To a large audience of customers, suppliers and employees, Boeing provided a preview in St. Louis today of a revolutionary new weapon system concept called the Unmanned Combat Air Vehicle (UCAV).
The preview celebrated the completion of the manufacture and assembly of major elements of the UCAV advanced technology demonstration system, including the first of two unmanned air vehicles, a mission control console and a storage container - all of which were displayed at the event.
The UCAV advanced technology demonstration system is being developed by the Boeing Phantom Works R&D division under a $131 million, 42-month cost-share agreement with the Defense Advanced Research Projects Agency (DARPA) and the U.S. Air Force.
Awarded to Boeing in March 1999, the program is designed to prove the technological feasibility of multiple UCAVs autonomously performing extremely dangerous and high-priority combat missions to augment the manned fighter strike force. The first such mission envisioned is the suppression of enemy air defenses.
"The development and deployment of UCAVs could significantly increase the effectiveness and survivability of manned fighter aircraft while lowering the overall cost of combat operations," said George Muellner, vice president-general manager of the Boeing Phantom Works and host of the event. "Boeing is excited to be opening new frontiers with the development of this revolutionary new concept."
Because of their small size, lack of pilot interfaces and training requirements, reusability and long-term storage capability, UCAVs are projected to cost up to 65 percent less to produce than future manned fighter aircraft and up to 75 percent less to operate and maintain than current systems.
To perform a mission, multiple UCAVs will be equipped with preprogrammed objectives and preliminary targeting information by ground-based mission planners. This mission can then be carried out autonomously, but can also be managed interactively or revised en route by UCAV controllers should new objectives or targeting information dictate.
Upon return, the air vehicle can be immediately prepared for another mission, or it can be dismantled and placed into a container for shipment elsewhere or storage up to 10 years.
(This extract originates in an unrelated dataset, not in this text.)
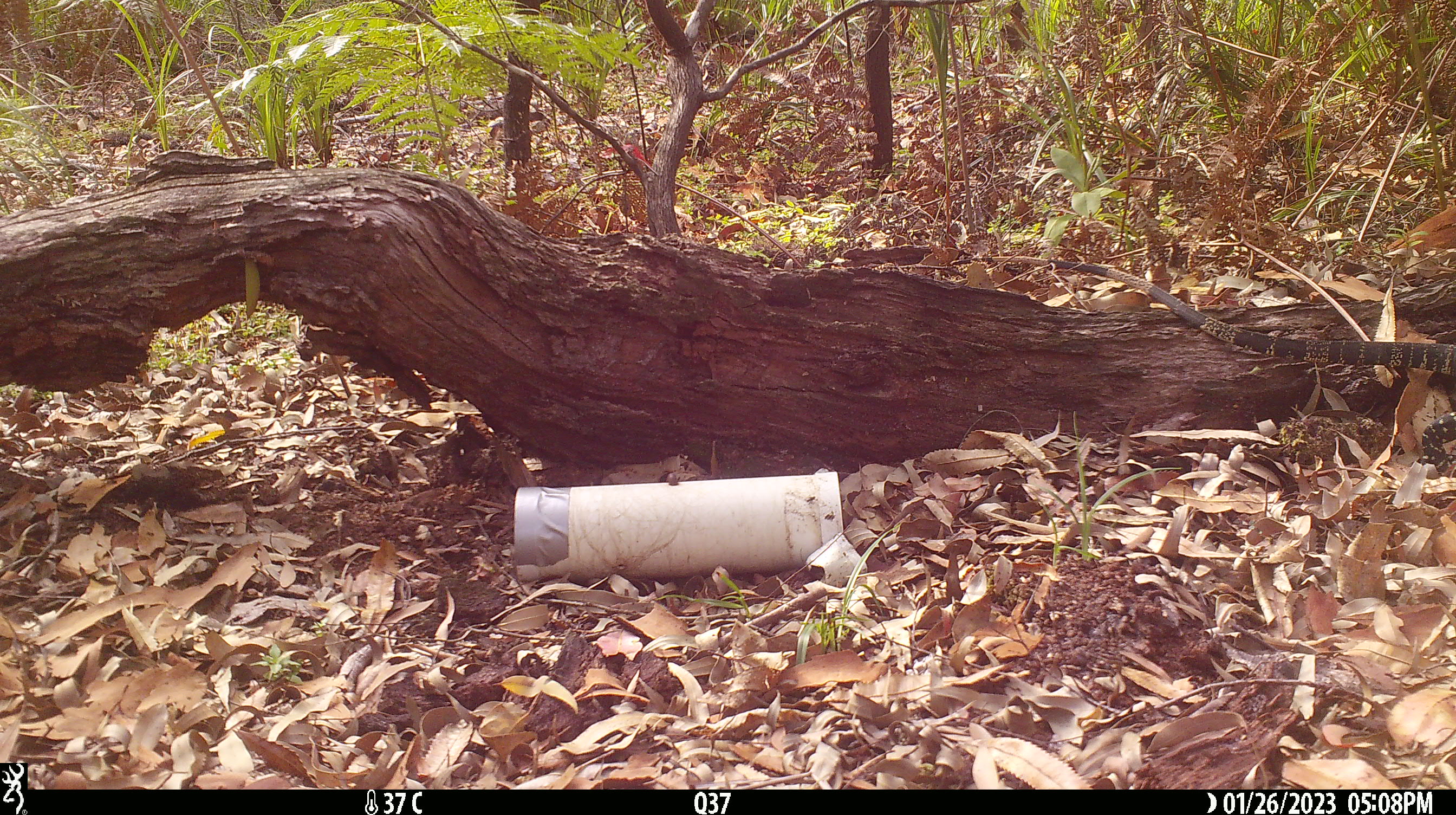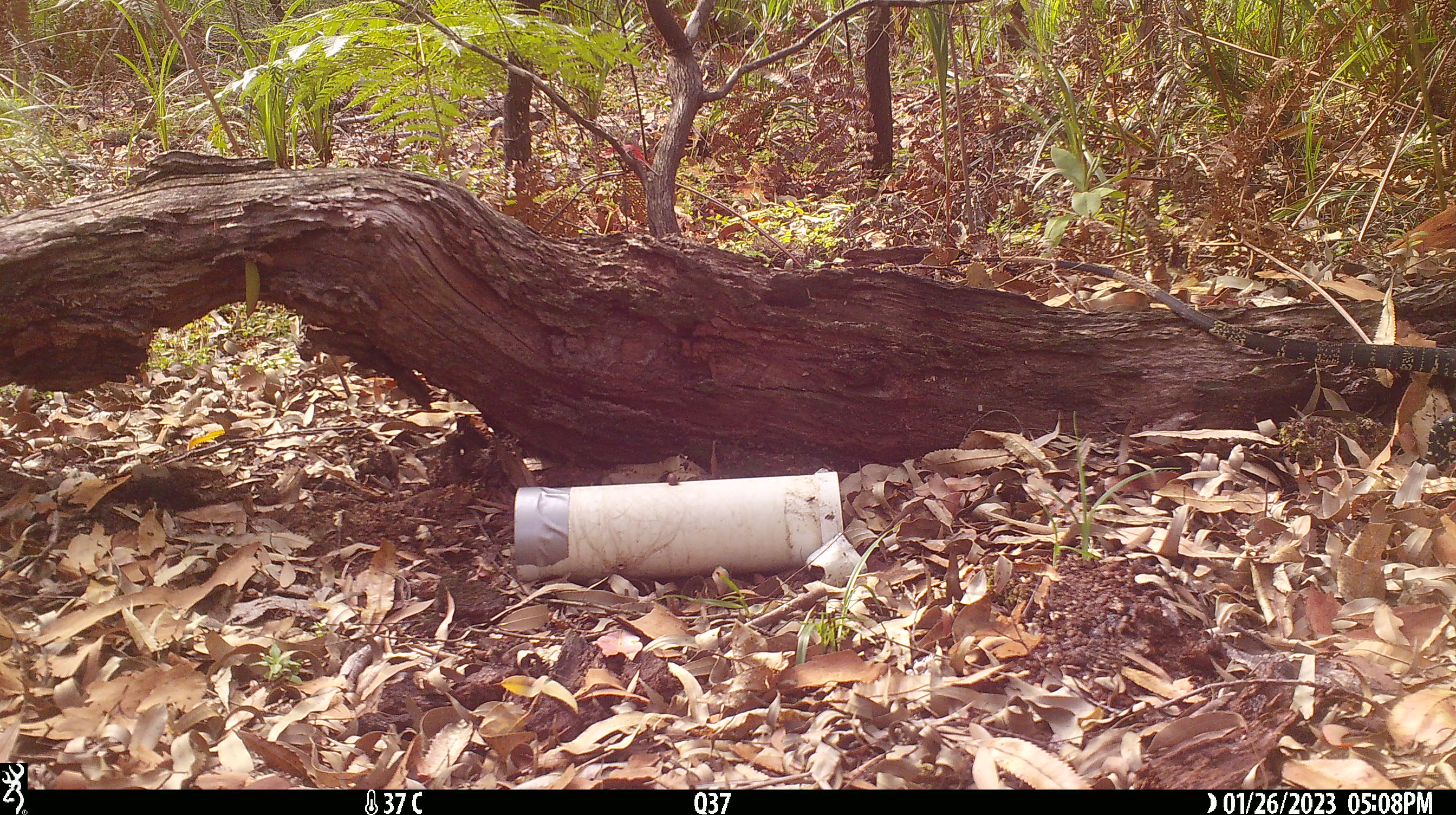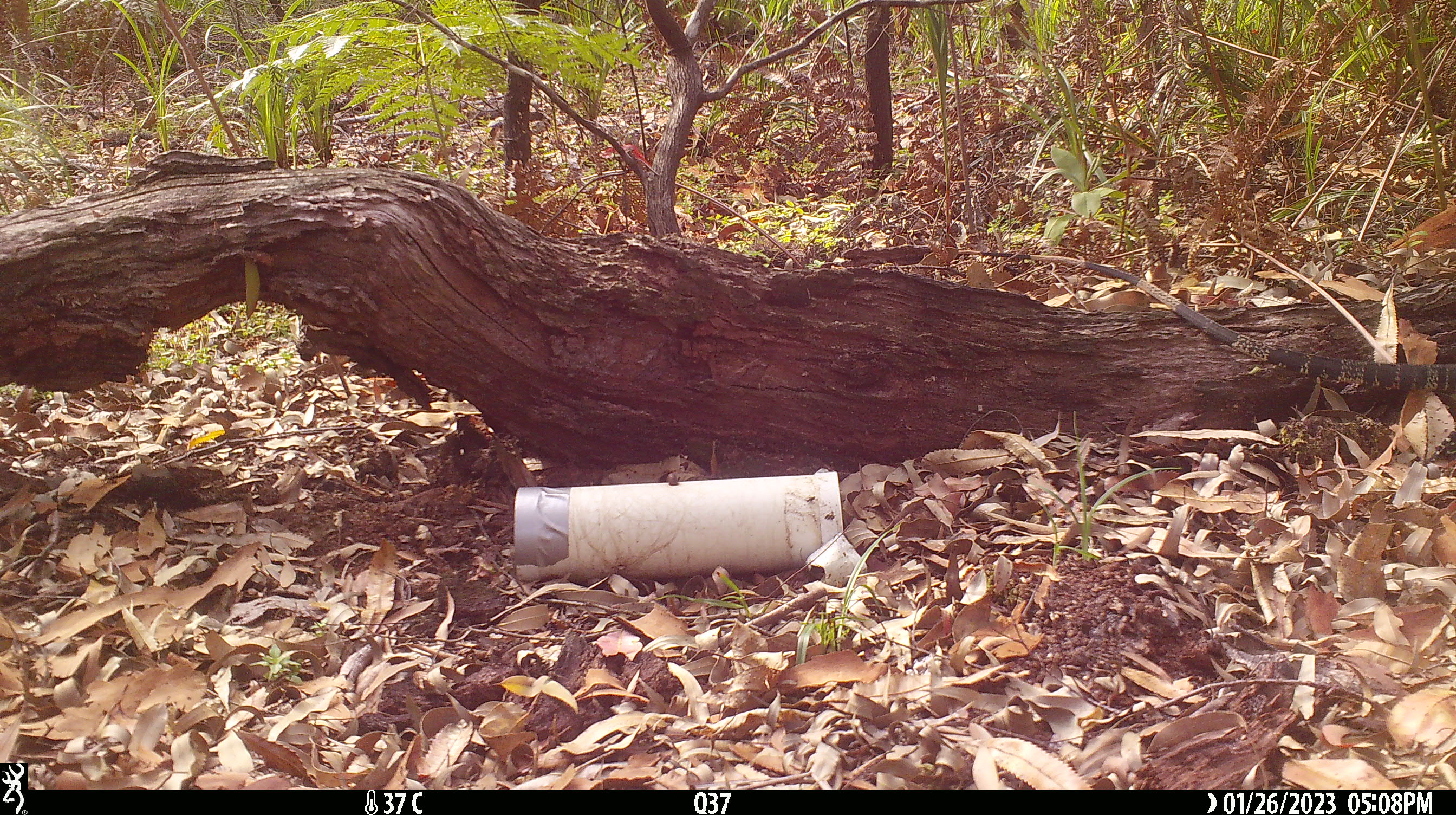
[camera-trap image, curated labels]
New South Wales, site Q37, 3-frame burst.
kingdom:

Container interfaces allow for periodic maintenance monitoring and software updating of the vehicle inside, which can be reassembled and prepared for combat within an hour.
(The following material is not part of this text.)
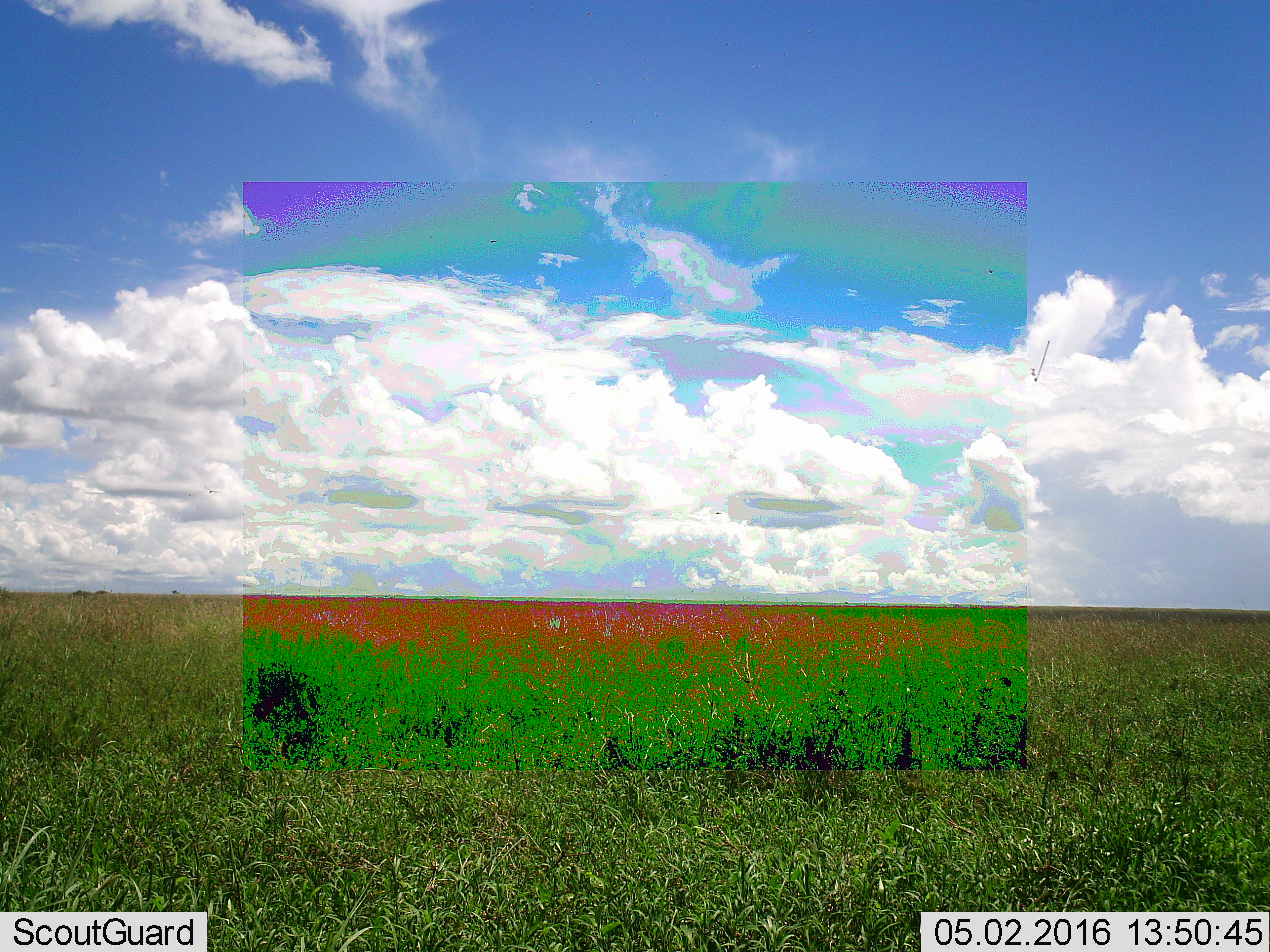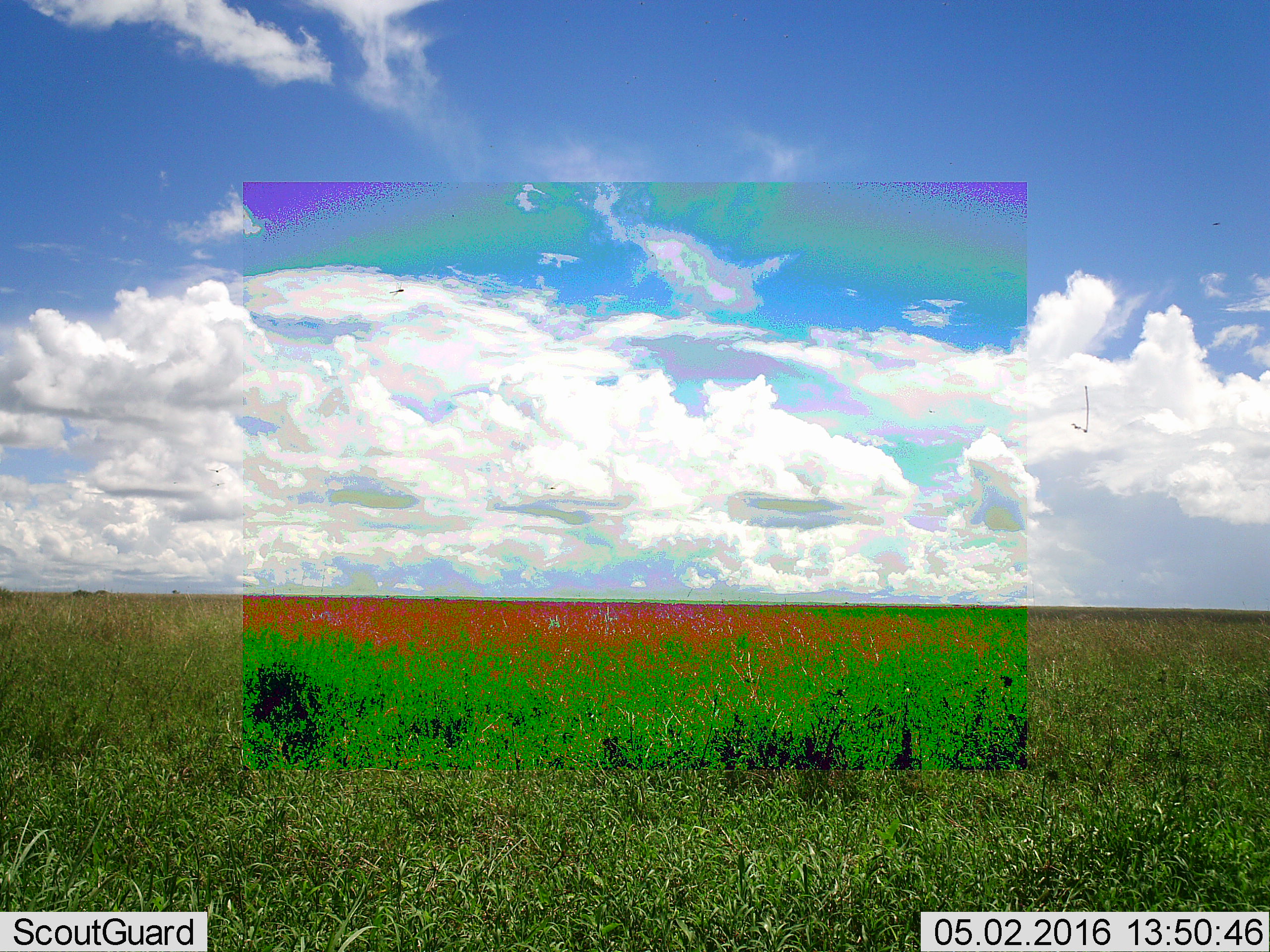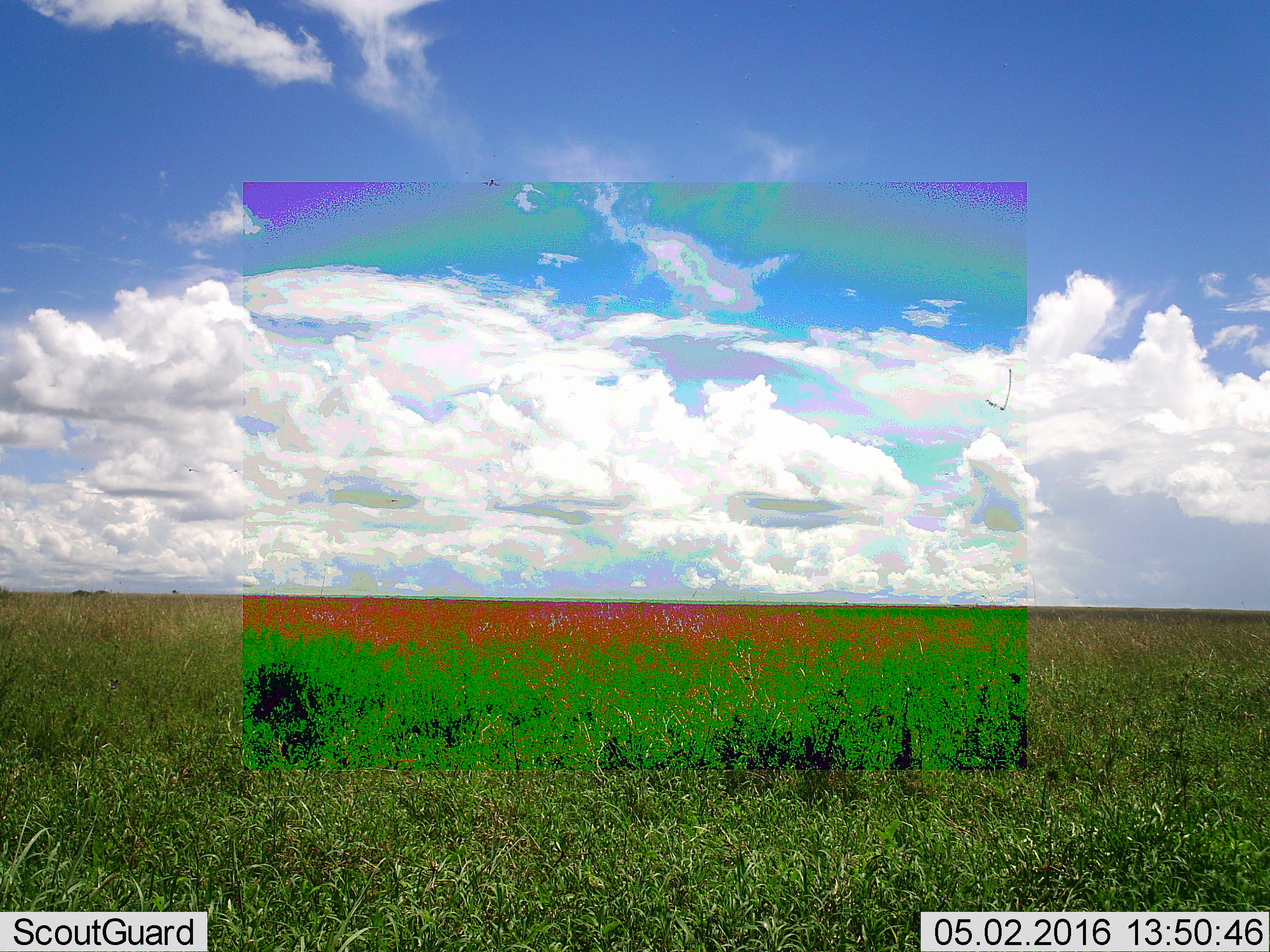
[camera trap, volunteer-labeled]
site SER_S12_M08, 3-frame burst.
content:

To demonstrate the technological feasibility and affordability benefits of the UCAV system, the Boeing Phantom Works is drawing on the extensive experience and resources Boeing has in the areas of manned strike aircraft; weapon systems technology; unmanned systems; and command, control, communications, computer, intelligence, surveillance and reconnaissance technology.
"By tapping into all the technical capabilities and intellectual talent that exists across the defense, commercial, space and communications elements of our company, we are using the best of Boeing to produce an advanced concept that will be as affordable as it is effective," said Dave Swain, president of Phantom Works and chief technology officer for Boeing.
Boeing is developing the UCAV system in Seattle, St. Louis, Southern California, and Mesa, Ariz. The company is funding $21 million of the $131 million program.
The UCAV air vehicle has a stealthy, tailless, 27-foot-long airframe with a 34-foot wingspan. It weighs 8,000 pounds (empty) and can carry a 3,000 pound payload. The reconfigurable mission control station has robust and secure satellite-relay and line-of-sight communications links for distributed control in all air combat situations.
All of the displayed elements of the UCAV system will be shipped in late October to NASA's Dryden Flight Test Center in California. Flight testing of the first air vehicle is scheduled to begin in spring 2001. Testing of both air vehicles performing a simulated suppression of air defenses mission is scheduled to begin in mid-2002.
If this advanced technology demonstration program is successful, the DoD could employ UCAV weapon systems in the post-2010 time frame.